Reservoir-Based Distributed Machine Learning for Edge Operation

TL;DR

This paper presents a reservoir computing architecture called Deepdelay Loop Reservoir Computing (DLR) that enables efficient, in-situ machine learning training on resource-constrained edge sensors for RF spectrum analysis, improving accuracy and reducing complexity.

Contribution

The paper introduces DLR, a novel hardware-efficient reservoir computing approach for in-situ training on edge devices, with demonstrated applications in RF emitter identification and protocol recognition.

Findings

DLR outperforms state-of-the-art neural networks in accuracy.

DLR reduces hardware complexity and latency.

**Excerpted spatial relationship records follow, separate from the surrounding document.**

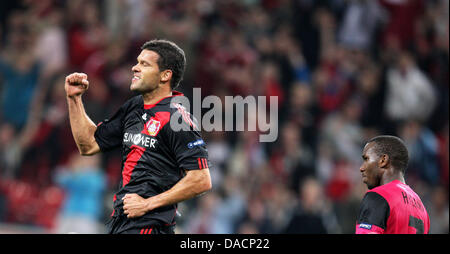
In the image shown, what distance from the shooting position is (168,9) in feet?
40.4

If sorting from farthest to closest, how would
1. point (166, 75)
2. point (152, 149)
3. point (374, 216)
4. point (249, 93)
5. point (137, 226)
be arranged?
point (249, 93) < point (166, 75) < point (152, 149) < point (137, 226) < point (374, 216)

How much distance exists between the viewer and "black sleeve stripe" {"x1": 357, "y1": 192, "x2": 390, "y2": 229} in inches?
175

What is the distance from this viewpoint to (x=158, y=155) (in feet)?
15.4

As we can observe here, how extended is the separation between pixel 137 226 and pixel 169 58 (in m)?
1.26

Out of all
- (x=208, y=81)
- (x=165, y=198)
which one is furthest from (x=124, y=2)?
(x=165, y=198)

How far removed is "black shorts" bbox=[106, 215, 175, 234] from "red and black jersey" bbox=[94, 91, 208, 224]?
1.4 inches

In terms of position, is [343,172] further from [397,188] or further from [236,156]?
[397,188]

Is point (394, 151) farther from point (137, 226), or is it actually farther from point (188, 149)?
point (137, 226)

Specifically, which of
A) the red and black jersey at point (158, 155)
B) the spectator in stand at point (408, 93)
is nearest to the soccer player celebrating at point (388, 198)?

Distributed training with DLR maintains high accuracy with low communication overhead.

Abstract

We introduce a novel design for in-situ training of machine learning algorithms built into smart sensors, and illustrate distributed training scenarios using radio frequency (RF) spectrum sensors. Current RF sensors at the Edge lack the computational resources to support practical, in-situ training for intelligent signal classification. We propose a solution using Deepdelay Loop Reservoir Computing (DLR), a processing architecture that supports machine learning algorithms on resource-constrained edge-devices by leveraging delayloop reservoir computing in combination with innovative hardware. DLR delivers reductions in form factor, hardware complexity and latency, compared to the State-ofthe- Art (SoA) neural nets. We demonstrate DLR for two applications: RF Specific Emitter Identification (SEI) and wireless protocol recognition. DLR enables mobile edge platforms to authenticate and then track emitters with fast SEI retraining. Once delay loops separate the data classes, traditionally complex, power-hungry classification models are no longer needed for the learning process. Yet, even with simple classifiers such as Ridge Regression (RR), the complexity grows at least quadratically with the input size. DLR with a RR classifier exceeds the SoA accuracy, while further reducing power consumption by leveraging the architecture of parallel (split) loops. To authenticate mobile devices across large regions, DLR can be trained in a distributed fashion with very little additional processing and a small communication cost, all while maintaining accuracy. We illustrate how to merge locally trained DLR classifiers in use cases of interest.